Unfortunately for Wallace, his big-play ability down the field was wasted in Miami, whether it was due to the offensive schemes or quarterback Ryan Tannehill’s inability to consistently throw deep. After averaging 17.2 yards per catch in Pittsburgh, Wallace averaged 12.8 in his two seasons in Miami.
Take last season for example. Wallace was targeted 20 or more yards downfield only 24 times, according to Pro Football Focus. That ranked 21st among NFL receivers. And he caught just six of those passes with one drop.
Wallace has only been here in Minnesota for a brief time, but his early impressions of coordinator Norv Turner’s offense have been favorable.
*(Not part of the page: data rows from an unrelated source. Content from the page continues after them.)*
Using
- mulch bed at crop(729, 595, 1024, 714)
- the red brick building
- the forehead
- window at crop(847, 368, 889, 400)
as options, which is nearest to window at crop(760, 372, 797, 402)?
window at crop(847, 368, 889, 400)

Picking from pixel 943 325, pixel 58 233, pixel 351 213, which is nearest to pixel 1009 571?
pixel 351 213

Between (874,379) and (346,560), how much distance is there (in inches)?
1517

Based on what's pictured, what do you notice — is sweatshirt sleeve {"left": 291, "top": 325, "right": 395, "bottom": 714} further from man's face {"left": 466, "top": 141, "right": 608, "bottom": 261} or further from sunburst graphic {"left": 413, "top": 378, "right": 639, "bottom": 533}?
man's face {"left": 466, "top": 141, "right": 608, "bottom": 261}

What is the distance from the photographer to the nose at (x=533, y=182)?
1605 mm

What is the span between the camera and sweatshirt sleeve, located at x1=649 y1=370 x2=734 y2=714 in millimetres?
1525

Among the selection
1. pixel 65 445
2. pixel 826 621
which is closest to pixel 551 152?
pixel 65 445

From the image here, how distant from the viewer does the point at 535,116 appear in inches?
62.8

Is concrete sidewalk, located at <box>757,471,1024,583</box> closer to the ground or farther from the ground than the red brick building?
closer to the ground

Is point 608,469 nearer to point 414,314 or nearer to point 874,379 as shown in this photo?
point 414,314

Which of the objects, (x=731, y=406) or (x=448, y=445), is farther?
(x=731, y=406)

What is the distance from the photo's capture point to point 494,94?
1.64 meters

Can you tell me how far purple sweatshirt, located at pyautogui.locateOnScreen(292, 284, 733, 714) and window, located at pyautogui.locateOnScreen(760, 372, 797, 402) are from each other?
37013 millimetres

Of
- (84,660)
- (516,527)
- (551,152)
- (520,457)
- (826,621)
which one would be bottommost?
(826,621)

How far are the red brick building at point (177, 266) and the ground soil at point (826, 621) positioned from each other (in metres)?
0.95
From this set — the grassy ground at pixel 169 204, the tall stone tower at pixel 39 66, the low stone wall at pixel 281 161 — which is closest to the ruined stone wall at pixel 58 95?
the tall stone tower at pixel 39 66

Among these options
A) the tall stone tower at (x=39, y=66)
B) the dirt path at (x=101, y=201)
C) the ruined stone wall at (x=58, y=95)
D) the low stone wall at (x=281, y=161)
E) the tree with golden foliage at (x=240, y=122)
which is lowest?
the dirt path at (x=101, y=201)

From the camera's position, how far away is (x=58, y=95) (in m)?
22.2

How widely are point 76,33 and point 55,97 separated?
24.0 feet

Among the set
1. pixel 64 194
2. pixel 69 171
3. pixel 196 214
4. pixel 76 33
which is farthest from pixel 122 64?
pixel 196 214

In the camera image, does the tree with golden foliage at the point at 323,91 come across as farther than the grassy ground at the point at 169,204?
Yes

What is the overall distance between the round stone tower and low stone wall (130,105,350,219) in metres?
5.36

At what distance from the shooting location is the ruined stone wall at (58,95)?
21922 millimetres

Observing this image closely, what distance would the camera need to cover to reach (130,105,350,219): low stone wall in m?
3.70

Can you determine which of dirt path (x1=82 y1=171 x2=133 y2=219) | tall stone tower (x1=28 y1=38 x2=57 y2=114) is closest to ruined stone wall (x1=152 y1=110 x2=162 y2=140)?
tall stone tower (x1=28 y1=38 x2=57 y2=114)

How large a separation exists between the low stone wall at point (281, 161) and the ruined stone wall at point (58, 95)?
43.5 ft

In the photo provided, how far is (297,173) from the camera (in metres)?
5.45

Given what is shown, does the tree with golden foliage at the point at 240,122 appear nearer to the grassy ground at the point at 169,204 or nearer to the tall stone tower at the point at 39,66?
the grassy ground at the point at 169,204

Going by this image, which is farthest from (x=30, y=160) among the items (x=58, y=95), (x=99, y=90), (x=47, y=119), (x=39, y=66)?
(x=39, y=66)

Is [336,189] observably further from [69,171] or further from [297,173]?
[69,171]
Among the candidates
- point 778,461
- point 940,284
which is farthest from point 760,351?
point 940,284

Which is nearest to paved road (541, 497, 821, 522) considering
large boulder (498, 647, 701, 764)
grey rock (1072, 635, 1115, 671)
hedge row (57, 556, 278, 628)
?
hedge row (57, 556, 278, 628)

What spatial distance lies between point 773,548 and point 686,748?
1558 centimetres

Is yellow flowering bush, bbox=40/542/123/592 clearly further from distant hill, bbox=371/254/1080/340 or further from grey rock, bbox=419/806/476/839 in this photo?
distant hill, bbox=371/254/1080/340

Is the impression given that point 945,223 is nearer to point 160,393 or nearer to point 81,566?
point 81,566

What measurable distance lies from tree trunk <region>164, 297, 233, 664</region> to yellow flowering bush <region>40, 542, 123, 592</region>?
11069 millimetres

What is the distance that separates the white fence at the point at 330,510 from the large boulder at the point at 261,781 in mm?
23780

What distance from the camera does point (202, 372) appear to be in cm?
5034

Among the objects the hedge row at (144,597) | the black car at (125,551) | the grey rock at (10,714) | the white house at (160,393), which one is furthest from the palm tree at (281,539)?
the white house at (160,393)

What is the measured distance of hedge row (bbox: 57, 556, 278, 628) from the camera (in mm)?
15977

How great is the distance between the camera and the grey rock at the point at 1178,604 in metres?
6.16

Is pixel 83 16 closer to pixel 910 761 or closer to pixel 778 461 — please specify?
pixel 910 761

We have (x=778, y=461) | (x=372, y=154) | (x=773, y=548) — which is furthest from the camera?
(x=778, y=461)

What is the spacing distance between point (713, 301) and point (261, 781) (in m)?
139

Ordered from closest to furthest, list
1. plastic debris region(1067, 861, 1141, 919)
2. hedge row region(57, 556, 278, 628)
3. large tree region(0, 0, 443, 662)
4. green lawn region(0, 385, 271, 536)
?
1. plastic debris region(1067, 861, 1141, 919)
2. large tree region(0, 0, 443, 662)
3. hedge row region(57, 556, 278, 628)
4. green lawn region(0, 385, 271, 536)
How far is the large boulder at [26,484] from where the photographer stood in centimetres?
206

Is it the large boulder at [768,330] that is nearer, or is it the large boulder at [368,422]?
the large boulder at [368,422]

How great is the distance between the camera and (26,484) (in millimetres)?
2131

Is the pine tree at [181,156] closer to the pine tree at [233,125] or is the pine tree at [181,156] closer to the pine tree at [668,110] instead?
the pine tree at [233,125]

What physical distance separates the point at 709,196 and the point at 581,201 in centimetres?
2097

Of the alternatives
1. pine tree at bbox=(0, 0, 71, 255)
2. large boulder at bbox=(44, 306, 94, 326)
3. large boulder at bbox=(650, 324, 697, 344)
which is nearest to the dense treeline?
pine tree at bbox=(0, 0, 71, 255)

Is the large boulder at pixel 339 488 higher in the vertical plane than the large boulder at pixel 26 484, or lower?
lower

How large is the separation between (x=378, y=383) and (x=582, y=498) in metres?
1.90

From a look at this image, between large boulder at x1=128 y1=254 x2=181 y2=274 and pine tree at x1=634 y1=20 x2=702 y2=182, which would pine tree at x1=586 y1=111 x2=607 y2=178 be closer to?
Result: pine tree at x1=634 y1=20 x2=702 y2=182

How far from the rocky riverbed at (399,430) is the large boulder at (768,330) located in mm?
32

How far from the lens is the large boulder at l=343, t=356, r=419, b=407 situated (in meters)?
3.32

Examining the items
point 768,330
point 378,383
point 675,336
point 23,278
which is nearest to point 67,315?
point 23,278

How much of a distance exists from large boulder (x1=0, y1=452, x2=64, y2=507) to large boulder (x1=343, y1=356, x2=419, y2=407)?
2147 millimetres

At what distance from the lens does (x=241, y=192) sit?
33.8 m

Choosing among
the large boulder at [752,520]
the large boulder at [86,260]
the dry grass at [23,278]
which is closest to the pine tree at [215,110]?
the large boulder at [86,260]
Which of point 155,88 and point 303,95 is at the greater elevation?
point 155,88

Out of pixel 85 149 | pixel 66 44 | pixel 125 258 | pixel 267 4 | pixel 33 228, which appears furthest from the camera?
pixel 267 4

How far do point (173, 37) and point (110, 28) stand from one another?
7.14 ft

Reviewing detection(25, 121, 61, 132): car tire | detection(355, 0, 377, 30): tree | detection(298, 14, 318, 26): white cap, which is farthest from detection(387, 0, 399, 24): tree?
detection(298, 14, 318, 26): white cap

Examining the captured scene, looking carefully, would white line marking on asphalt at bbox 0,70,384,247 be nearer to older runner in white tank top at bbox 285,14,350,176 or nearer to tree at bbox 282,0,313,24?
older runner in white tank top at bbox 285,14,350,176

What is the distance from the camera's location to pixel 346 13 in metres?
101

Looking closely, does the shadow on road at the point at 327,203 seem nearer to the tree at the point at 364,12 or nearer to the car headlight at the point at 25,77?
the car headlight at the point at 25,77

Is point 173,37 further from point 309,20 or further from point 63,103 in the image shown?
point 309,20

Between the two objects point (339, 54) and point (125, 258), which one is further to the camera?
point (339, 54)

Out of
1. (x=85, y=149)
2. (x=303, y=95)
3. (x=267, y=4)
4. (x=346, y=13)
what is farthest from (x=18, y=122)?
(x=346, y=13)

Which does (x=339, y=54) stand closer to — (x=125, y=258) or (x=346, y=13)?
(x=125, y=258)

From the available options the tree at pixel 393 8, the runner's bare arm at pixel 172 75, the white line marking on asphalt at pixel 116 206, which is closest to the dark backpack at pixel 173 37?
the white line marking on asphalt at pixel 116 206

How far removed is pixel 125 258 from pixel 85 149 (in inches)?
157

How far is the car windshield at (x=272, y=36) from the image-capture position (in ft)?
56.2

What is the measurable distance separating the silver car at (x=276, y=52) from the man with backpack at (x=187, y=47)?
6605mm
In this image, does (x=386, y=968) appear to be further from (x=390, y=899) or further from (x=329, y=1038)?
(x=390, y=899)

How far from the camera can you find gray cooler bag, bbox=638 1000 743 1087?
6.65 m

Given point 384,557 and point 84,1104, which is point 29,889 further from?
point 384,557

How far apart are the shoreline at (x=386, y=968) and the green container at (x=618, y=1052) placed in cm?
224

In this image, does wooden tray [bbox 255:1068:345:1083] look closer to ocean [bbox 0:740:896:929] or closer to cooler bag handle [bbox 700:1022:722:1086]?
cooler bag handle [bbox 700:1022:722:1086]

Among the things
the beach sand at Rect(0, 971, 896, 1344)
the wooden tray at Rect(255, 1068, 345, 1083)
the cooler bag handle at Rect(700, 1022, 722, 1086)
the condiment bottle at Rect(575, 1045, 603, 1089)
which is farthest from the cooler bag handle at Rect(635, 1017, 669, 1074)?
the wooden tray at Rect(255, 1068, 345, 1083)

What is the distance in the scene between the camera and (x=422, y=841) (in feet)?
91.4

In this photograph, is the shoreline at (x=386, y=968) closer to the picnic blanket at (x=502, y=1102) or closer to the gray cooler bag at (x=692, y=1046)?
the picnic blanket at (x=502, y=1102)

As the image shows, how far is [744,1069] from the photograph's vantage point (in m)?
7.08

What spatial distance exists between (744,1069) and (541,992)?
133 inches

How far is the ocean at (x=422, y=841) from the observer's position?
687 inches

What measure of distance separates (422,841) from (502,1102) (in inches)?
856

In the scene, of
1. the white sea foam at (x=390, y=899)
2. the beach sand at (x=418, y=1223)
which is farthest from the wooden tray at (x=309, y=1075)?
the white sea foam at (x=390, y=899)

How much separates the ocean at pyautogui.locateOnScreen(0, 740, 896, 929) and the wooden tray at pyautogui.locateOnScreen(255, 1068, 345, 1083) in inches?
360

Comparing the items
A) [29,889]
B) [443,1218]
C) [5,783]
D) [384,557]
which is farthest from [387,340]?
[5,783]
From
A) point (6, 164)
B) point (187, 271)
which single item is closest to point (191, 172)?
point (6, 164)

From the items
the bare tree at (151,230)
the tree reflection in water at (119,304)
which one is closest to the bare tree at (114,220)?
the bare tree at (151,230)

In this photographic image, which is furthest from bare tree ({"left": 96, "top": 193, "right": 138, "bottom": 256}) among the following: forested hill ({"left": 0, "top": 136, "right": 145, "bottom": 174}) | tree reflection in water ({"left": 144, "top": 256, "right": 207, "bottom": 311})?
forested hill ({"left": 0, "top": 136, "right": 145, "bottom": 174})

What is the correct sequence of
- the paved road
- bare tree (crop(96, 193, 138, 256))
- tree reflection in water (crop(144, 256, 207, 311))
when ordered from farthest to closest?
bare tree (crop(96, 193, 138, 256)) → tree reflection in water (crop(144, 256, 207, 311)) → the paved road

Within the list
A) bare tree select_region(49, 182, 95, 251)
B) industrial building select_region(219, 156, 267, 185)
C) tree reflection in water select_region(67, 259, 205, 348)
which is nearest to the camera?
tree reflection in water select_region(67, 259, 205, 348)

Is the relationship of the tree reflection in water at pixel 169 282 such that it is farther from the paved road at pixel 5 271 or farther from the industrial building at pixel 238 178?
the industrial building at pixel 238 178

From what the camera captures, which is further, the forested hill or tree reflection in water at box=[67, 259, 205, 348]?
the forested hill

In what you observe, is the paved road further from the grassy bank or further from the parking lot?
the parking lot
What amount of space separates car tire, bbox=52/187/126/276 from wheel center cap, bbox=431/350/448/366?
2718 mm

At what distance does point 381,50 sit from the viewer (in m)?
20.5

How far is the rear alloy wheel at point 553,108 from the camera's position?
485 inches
“It’s a vertical offense [compared to] a short, West Coast offense,” he said. “You go down the field a lot more here, more to what I’m accustomed to.”
While the Vikings didn’t ask Teddy Bridgewater to throw the deep ball a ton during his rookie season, his accuracy on those longer throws improved in the second half of the season, so much that Bridgewater finished in the top 10 in deep accuracy percentage, according to Pro Football Focus.
Wallace said he likes what he has seen from Bridgewater so far this spring, calling the second-year quarterback an “accurate guy” and a “silent killer.”
Bridgewater raved about Wallace’s speed and pointed out during his Wednesday press conference that Wallace was one of the last players who were still out on the practice field, catching passes from the JUGS machine.
“You just have to continue to put the time in. There are days where we stay behind and we complete passes, work on routes that we may have ran in practice that day,” he said. “It’s just putting in that little extra work that’s going to help you do it that next day. It’s just going to continue to help me.”
We only got to watch one practice this week, so it’s impossible to draw any conclusions. But Bridgewater looked Wallace’s way often Wednesday, and Wallace’s leaping grab along the sidelines was one of the day’s highlights.
Wallace, who is lining up at flanker, knows establishing a connection with Bridgewater will take time, but it sounds like they are off to a good start.
“We do a little something extra every day,” he said. “Whatever we didn’t get right on the field, we’ll go out and correct it. Today, we were pretty spot on. Time restrains you from doing certain things right now, so you have to be on and off the field. Every day we do something extra to get better.”